Assigned task = Report only how many lines of the entries below contain the string "html".

Collection entries:
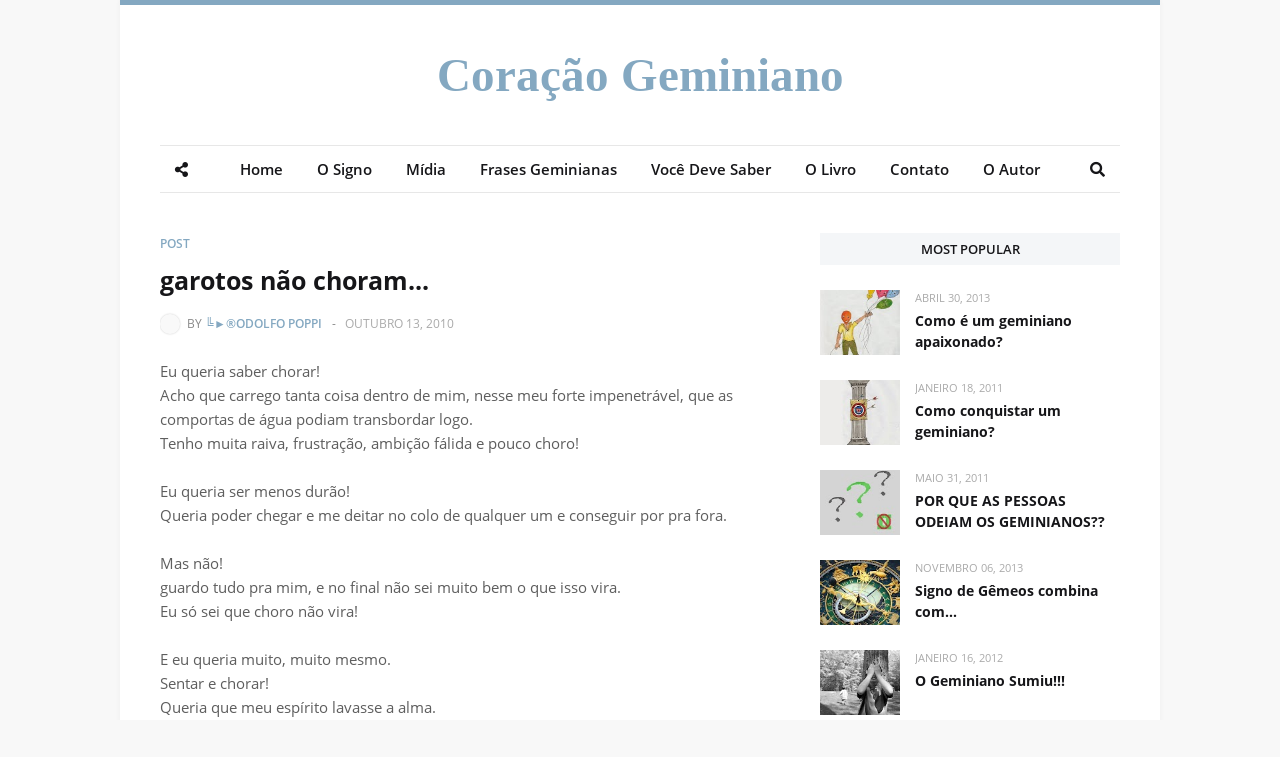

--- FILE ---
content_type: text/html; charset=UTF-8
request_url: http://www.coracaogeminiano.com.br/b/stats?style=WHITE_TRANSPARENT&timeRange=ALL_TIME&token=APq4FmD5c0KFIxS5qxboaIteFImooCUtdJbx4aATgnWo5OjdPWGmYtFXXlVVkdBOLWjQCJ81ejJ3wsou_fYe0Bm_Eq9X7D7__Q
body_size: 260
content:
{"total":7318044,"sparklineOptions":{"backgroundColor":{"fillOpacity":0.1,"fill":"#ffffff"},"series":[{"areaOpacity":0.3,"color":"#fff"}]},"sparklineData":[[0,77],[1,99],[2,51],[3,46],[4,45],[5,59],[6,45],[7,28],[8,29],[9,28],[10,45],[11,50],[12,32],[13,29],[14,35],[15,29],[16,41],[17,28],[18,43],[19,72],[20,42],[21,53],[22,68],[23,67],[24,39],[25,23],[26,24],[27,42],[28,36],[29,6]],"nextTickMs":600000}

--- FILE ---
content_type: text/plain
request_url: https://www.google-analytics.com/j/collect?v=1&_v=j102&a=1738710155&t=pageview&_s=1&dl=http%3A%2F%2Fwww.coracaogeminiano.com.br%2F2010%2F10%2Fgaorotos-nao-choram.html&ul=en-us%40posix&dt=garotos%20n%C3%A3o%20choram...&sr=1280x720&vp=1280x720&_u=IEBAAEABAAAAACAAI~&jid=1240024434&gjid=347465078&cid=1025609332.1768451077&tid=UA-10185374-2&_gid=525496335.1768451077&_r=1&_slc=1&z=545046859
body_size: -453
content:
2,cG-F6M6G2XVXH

Answer for the task = 2